### ARTICLE ###

Mimino666 / langdetect

Port of Google's language-detection library to Python.
Other
1.72k stars 198 forks source link

got LangDetectException for Arabic Presentation Forms #22

Open mbande opened 8 years ago

mbande commented 8 years ago

for both Arabic_Presentation_Forms-A and Arabic_Presentation_Forms-B characters, detect function throws exception:

>> detect('ﺽ')
Traceback (most recent call last):
  File "<stdin>", line 1, in <module>
  File "/home/user/.local/lib/python3.5/site-packages/langdetect/detector_factory.py", line 130, in detect
    return detector.detect()
  File "/home/user/.local/lib/python3.5/site-packages/langdetect/detector.py", line 135, in detect
    probabilities = self.get_probabilities()
  File "/home/user/.local/lib/python3.5/site-packages/langdetect/detector.py", line 142, in get_probabilities
    self._detect_block()

###

§ **REQUEST 1**:
Do these statements agree with the issue? For each, answer yes or no and quote the deciding words of the issue exactly.
(a) The exception is thrown for characters from both Arabic Presentation Forms-A and Arabic Presentation Forms-B.
(b) The library is a port of Google's language-detection library to Java.
(c) The issue has been closed.

### THE DATA ###

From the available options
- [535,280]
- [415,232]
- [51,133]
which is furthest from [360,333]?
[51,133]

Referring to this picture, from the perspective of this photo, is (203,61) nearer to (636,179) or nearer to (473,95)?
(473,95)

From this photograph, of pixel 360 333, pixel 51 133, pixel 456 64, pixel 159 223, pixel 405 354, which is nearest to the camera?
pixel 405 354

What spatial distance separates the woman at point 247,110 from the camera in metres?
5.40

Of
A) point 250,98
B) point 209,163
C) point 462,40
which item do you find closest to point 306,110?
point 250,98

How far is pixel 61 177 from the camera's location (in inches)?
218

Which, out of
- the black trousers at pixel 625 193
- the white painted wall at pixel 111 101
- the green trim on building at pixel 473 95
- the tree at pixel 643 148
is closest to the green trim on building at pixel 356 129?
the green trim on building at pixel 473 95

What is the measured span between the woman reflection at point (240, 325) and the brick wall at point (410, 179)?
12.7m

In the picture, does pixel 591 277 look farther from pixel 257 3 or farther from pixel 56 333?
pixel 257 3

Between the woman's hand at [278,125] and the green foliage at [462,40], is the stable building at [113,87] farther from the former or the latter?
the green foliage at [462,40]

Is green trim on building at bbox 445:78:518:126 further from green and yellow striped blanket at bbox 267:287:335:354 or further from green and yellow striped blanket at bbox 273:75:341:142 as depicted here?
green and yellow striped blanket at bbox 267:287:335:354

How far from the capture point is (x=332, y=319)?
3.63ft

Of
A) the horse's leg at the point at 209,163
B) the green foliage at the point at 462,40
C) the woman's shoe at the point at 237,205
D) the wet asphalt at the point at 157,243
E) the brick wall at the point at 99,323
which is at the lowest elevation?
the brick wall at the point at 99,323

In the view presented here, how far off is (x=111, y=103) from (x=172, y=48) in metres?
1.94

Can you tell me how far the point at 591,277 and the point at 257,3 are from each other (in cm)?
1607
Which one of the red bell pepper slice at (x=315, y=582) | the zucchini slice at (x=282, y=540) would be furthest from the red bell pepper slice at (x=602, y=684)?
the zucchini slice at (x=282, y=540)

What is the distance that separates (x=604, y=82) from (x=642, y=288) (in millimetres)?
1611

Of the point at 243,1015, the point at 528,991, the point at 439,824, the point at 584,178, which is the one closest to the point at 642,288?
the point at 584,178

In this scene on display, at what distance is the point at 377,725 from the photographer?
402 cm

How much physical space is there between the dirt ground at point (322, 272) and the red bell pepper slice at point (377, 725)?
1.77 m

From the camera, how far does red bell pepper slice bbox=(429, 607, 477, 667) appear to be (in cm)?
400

###

§ **REQUEST 2**: Return the lines of the records verbatim, from the line containing "What is the distance" through the end of the records, both included.

§ **FULL RESPONSE 1**:
(a) Yes: "for both Arabic_Presentation_Forms-A and Arabic_Presentation_Forms-B characters, detect function throws exception"
(b) No: "Port of Google's language-detection library to Python."
(c) No: "Open mbande opened 8 years ago"

§ **FULL RESPONSE 2**:
What is the distance that separates (x=604, y=82) from (x=642, y=288) (in millimetres)?
1611

Of the point at 243,1015, the point at 528,991, the point at 439,824, the point at 584,178, which is the one closest to the point at 642,288?
the point at 584,178

In this scene on display, at what distance is the point at 377,725 from the photographer?
402 cm

How much physical space is there between the dirt ground at point (322, 272) and the red bell pepper slice at point (377, 725)?
1.77 m

From the camera, how far does red bell pepper slice bbox=(429, 607, 477, 667) appear to be (in cm)?
400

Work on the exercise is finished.